El Everest no es cosa de niños. Lo saben los que han venido e, incluso, los que sólo lo han seguido desde fuera. Según datos recogidos por Everestnews, sólo entre los años 1975 y 2000, unas 175 personas perdieron la vida intentando coronar la cumbre más alta de la tierra por cualquiera de sus rutas. El año más mortífero de la gran montaña fue 1996, cuando quince escaladores perdieron la vida por negligencia y, sobre todo, por falta de experiencia. Un desgraciado incidente que fue muy bien descrito por el periodista norteamericano Jon Krakauer en su libro «Fiebre de Cima» (Into Thin Air. Death on Everest).
Si bien es cierto que, durante el mismo periodo antes mencionado, 1.200 personas de entre 16 y 65 años, de las cuales 75 eran mujeres, hicieron cima en el techo del mundo, el Everest es una montaña muy selectiva. No todo el mundo que se instala en el campo base (5.310 m.) consigue llegar arriba a pesar de que, algunos, tienen que volverse a casa sin tan siquiera haber podido sacar los crampones de la mochila ni poder alcanzar el campo 1, afectados por el mal de altura o por problemas respiratorios como el edema pulmonar o la bronquitis.

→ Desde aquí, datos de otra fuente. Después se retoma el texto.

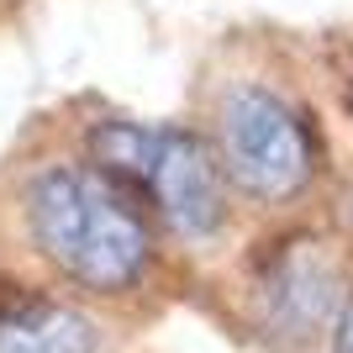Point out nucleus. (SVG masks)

Sagarmatha, la diosa madre de la Tierra, no admite a cualquiera en su regazo. Así, en 2005, de unos 369 escaladores con permiso por la ruta suroeste, sin tener en cuenta los sherpas, sólo 39 consiguieron alcanzar la cima. Algunos volvieron con graves problemas de salud. Una escaladora iraní tuvo una trombosis cerebral y quedó en estado vegetativo y un sherpa de altura quedó parapléjico debido al alud del campo 1. Sólo el primer día de cima, el 30 de mayo, hubo tres personas con congelaciones. Esta es la dura realidad de una montaña que, a pesar de la «masificación», no admito bromas.